I have a selection of Kahoots which quiz Reading A to Z readers. If you have a RAZ account, read one of those books together with the students, and then follow-up with game play.
We found that our students still require more practice with 2 types of reading processes: integrating parts into a coherent whole, and understanding overall implications. Essentially our students are still challenged with the interactive reading process of simultaneously attending to bottom-up details and top-down meaning. Our students are adept at extracting information (skimming and scanning) to identify Who, What, When, Where , but they have difficulty following a coherent plot. Therefore, they fail to comprehend why things happen and the implications of a single event on subsequent events. I have added these exercises to help them understand plot and sequence.

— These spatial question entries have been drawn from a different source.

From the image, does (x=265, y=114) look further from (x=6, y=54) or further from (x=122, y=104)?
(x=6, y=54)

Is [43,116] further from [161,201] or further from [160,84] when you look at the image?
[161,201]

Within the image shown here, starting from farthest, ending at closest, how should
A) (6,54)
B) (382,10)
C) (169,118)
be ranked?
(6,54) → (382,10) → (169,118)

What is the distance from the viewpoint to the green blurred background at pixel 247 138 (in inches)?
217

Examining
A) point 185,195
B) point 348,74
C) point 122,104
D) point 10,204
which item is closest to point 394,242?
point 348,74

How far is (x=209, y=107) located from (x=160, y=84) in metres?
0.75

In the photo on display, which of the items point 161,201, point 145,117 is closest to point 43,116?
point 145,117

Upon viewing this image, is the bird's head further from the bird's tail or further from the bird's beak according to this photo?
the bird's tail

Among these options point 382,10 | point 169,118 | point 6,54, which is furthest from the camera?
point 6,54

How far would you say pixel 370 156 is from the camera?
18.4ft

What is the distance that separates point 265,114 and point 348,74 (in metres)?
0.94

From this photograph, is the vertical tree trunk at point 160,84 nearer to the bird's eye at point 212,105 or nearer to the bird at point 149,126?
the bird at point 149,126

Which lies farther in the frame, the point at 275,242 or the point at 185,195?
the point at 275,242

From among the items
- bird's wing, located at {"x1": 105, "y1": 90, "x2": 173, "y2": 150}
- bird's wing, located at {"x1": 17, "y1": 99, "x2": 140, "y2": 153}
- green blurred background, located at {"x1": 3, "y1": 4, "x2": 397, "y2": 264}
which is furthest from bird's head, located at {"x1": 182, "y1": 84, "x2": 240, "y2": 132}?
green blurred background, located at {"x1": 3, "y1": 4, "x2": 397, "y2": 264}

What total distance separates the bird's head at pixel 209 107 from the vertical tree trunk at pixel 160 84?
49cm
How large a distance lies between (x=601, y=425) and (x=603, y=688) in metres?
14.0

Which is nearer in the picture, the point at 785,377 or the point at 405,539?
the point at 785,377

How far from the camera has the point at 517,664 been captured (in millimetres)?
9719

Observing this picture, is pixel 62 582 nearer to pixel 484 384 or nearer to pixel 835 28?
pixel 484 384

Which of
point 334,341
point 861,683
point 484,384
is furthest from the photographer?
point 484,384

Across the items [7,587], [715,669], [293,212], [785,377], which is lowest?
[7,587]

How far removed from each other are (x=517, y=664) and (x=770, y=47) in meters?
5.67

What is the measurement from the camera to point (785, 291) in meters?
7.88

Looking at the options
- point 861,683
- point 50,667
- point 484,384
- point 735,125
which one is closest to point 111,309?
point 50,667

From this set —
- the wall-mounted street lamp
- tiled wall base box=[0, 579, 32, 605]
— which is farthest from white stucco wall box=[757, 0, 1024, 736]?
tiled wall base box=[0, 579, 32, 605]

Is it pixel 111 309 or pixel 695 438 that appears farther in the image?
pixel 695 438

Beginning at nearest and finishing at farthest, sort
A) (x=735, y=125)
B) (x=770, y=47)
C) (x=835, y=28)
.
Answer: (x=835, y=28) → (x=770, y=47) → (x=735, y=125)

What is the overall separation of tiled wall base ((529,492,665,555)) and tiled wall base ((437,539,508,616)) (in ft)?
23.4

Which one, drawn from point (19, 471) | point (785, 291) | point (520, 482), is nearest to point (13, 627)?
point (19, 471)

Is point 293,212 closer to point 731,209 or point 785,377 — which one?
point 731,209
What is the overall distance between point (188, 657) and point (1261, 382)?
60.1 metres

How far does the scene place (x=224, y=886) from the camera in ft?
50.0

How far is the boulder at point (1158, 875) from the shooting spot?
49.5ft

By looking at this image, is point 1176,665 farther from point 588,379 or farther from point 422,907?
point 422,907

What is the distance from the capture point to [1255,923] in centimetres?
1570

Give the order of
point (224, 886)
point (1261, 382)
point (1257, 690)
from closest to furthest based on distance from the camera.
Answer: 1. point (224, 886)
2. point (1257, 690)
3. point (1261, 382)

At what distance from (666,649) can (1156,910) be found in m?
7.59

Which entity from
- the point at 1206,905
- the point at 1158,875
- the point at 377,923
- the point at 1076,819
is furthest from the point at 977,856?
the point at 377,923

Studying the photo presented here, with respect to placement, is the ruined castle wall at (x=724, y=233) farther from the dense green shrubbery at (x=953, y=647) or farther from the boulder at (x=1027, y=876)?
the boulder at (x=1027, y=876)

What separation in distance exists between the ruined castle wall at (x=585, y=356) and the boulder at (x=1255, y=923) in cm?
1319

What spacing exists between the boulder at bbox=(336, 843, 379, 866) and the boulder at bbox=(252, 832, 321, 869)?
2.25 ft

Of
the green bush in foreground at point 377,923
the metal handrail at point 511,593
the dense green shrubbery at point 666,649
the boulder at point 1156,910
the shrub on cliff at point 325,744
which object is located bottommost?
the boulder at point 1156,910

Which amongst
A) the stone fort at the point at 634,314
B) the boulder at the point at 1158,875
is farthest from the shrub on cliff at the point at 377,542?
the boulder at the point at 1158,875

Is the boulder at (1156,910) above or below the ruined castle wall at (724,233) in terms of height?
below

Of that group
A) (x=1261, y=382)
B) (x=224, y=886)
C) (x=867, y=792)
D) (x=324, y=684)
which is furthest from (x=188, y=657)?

These Kahoot games use puzzle-type questions where players are tasked with sliding 4 steps into the correct order. The 2 Pete the Cat games play Youtube read-alouds as presentation slides before the game starts. These games present the questions in a set order. The last game about understanding sequence presents how-to guides of common activities that need to be put in order. This Kahoot can be set for random question order.
Some of the reading practice Kahoots are amenable to the Blooket gaming format, so I made a few of those, too. One disadvantage of Blookets is that students are always in self-paced game mode, unlike Kahoot that lets teachers instruct with slides and control the transition to the next question. This means that the Blooket has to entice the student into reading, or make them learn how to read without them realizing they are learning. I opted for cloze blanks, but only clozing out a single word. This way the students are constantly bombarded with the same text, but challenged with a different blank, giving them opportunities to re-read. The Blooket game parameters discourage random guessing, so after several plays of mentally piecing the text together, it is hoped that students will be able to read the short passage with comprehension. Games labeled as "short passages" present the text and question and then provide multiple choice answer options like a regular game. Short passages have no illustrations.